The method's ability to operate in a zero-shot setting, its robustness to prompt variation, and its lightweight design make it suitable for deployment in production VLM systems where user-driven control, safety, and factuality are paramount. The approach is orthogonal to prompt engineering and can be combined with other alignment or safety techniques.

Limitations and Future Directions

SteerVLM's reliance on synthetic data (VNIA) may limit its coverage of real-world hallucination modes.

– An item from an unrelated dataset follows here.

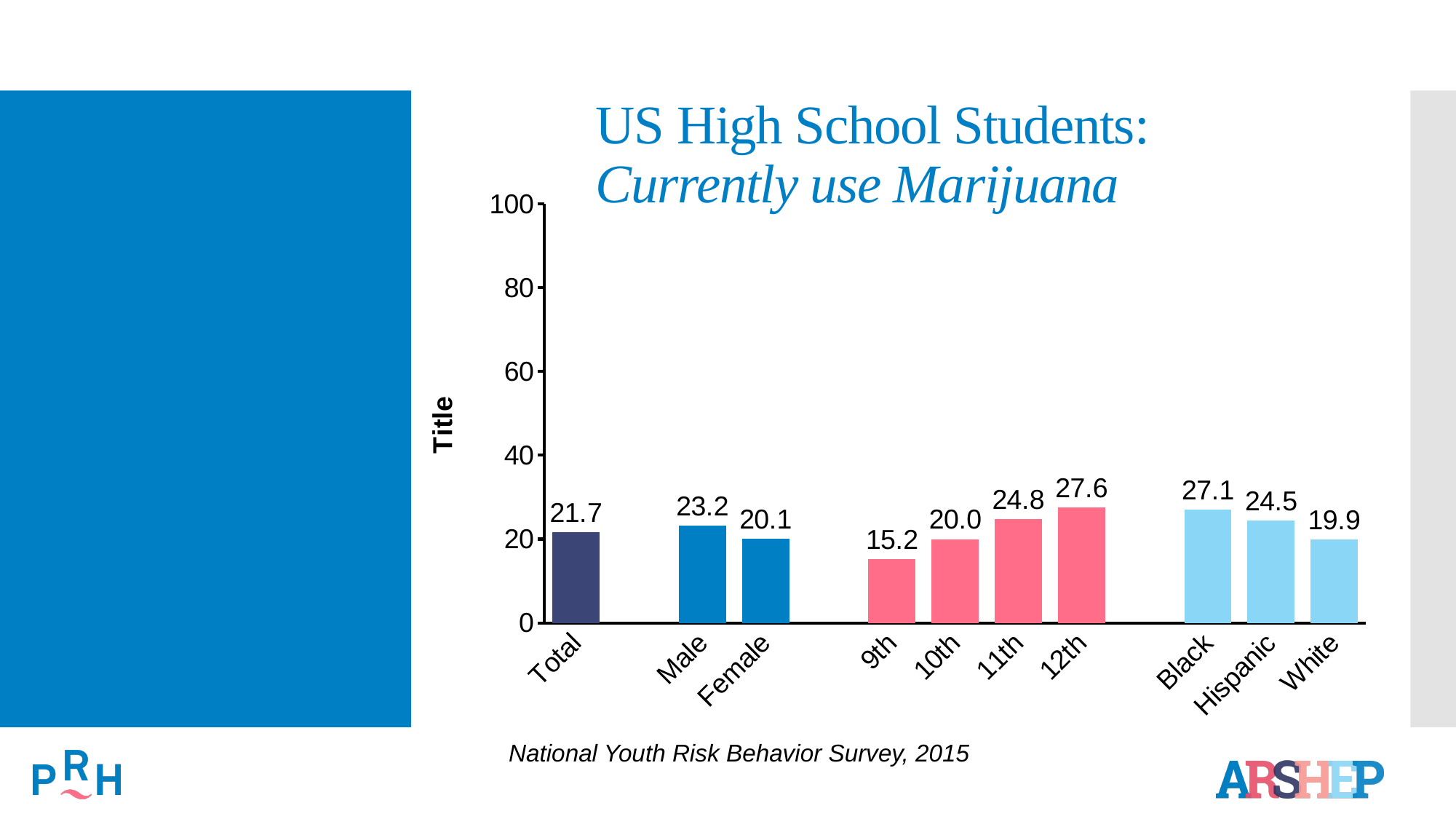
What is the value for Female? 20.1 What is the difference between the Male and Female values? 3.1 Which category has the highest value? 12th Which category has the lowest value? 9th How many categories are shown on the x axis? 10 What is the value for 9th grade? 15.2 Is the value for 12th grade greater or less than 20? greater What is the value for Total? 21.7 Which is larger, the value for Black or the value for White? Black What is the value for Hispanic? 24.5 What kind of chart is shown? bar chart Do the values rise or fall from 9th grade to 12th grade? rise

The requirement for additional forward passes introduces latency, though this can be mitigated with architectural optimizations. Like all activation steering methods, the module inherits the base model's risks and limitations.

Future work may explore:

Extending the approach to other modalities (e.g., audio, video)
Joint optimization with reinforcement learning from human feedback (RLHF)
Automated selection or generation of effective target/converse prompt pairs
Integration with interpretability tools for real-time user feedback and debugging

Conclusion

SteerVLM establishes a new paradigm for robust, lightweight, and dynamic control of vision-LLMs via activation steering. By leveraging prompt-pair-driven, layer-agnostic, and dimension-specific interventions, it achieves superior performance in both topic steering and hallucination mitigation, with minimal computational and parameter overhead. The method's generality, efficiency, and interpretability position it as a strong foundation for future research and deployment in controllable multimodal AI systems.